**PASSAGE PROVIDED:**
* * * * *
# Bass in 20 feet



## FISHIN216 (Mar 18, 2009)

What is the absolute best way to catch bass in the depths with weeds around? JIg 'N Pig?


----------



## BigDaddy300 (Nov 1, 2004)

Those are some deep weeds! Where they at?


----------



## FISHIN216 (Mar 18, 2009)

Cleveland Harbor. there are weeds by the shore then it drops off to 20 feet


----------



## JamesT (Jul 22, 2005)

there is no absolute best way. But you could try a senko or senko style worm wacky rigged with a split shot 1-2 feet above the worm. Or drop shotting. Texas rigged worm would also work.


----------



## flippin fool (Apr 3, 2006)

jigging spoons, deep diving crankbaits, carolina rig


----------



## meat (Jul 12, 2009)

I use soft plastics Texas rigged weedless with heavier line for pitchin into the weeds, Carolina rigged for working the edges or tops.


----------



## thelatrobe33 (May 19, 2008)

I would drop shot. Experiment with how long the tag end needs to be to twitch right above the weeds.
* * * * *
**RECORDS PROVIDED:**
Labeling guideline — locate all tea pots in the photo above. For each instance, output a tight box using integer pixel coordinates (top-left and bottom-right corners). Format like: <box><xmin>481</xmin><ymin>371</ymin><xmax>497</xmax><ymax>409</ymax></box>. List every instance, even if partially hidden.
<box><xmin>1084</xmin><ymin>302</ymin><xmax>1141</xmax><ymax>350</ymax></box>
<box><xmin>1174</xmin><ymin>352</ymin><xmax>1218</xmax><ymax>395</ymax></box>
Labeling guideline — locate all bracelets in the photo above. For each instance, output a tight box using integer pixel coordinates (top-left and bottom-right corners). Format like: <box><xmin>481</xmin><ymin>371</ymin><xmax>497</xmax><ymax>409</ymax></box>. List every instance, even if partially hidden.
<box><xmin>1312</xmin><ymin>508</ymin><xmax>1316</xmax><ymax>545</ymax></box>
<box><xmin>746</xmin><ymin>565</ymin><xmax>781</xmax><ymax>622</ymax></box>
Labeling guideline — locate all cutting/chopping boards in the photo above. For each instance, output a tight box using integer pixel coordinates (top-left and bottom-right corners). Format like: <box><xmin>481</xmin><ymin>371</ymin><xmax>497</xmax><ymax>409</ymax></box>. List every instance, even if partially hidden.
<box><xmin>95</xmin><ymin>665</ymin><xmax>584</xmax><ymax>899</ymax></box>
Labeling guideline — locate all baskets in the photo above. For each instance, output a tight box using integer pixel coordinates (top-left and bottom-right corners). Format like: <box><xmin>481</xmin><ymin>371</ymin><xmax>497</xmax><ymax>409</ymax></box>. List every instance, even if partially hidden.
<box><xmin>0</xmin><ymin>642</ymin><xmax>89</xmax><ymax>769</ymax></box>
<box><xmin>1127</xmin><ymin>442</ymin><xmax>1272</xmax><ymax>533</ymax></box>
* * * * *
**SET TASKS:**
A. In the entries, from the line with "Labeling guideline — locate all bracelets" up to and including the last line of the entries, change each "instance" to "item" and write those lines out again with nothing else altered.
B. Take the forum thread about catching bass in deep weeds further by adding what comes after its final reply.
The forum thread and the entries are unrelated material.

**THE ANSWERS:**
A.
Labeling guideline — locate all bracelets in the photo above. For each item, output a tight box using integer pixel coordinates (top-left and bottom-right corners). Format like: <box><xmin>481</xmin><ymin>371</ymin><xmax>497</xmax><ymax>409</ymax></box>. List every item, even if partially hidden.
<box><xmin>1312</xmin><ymin>508</ymin><xmax>1316</xmax><ymax>545</ymax></box>
<box><xmin>746</xmin><ymin>565</ymin><xmax>781</xmax><ymax>622</ymax></box>
Labeling guideline — locate all cutting/chopping boards in the photo above. For each item, output a tight box using integer pixel coordinates (top-left and bottom-right corners). Format like: <box><xmin>481</xmin><ymin>371</ymin><xmax>497</xmax><ymax>409</ymax></box>. List every item, even if partially hidden.
<box><xmin>95</xmin><ymin>665</ymin><xmax>584</xmax><ymax>899</ymax></box>
Labeling guideline — locate all baskets in the photo above. For each item, output a tight box using integer pixel coordinates (top-left and bottom-right corners). Format like: <box><xmin>481</xmin><ymin>371</ymin><xmax>497</xmax><ymax>409</ymax></box>. List every item, even if partially hidden.
<box><xmin>0</xmin><ymin>642</ymin><xmax>89</xmax><ymax>769</ymax></box>
<box><xmin>1127</xmin><ymin>442</ymin><xmax>1272</xmax><ymax>533</ymax></box>

B.
----------



## Tokugawa (Apr 29, 2008)

All good suggestions. A crank parallel to the weedline might work too. A lipless crank or jerkbait over the top of the weeds is good too. Lots of options...


----------



## Wolfhook120 (Oct 17, 2007)

Drop Shot!! Fish that are that deep or deeper are well below the thermocline usually because there is a good food supply there (Craws). A drop shot will get you to those fish fast and keep your presentation in their face longer than say a bait that is moving. I would drop a minnow imitator first and if there's no action I'd switch to some sort of small craw. Oh, don't forget to fizz those fish! Hope this helps.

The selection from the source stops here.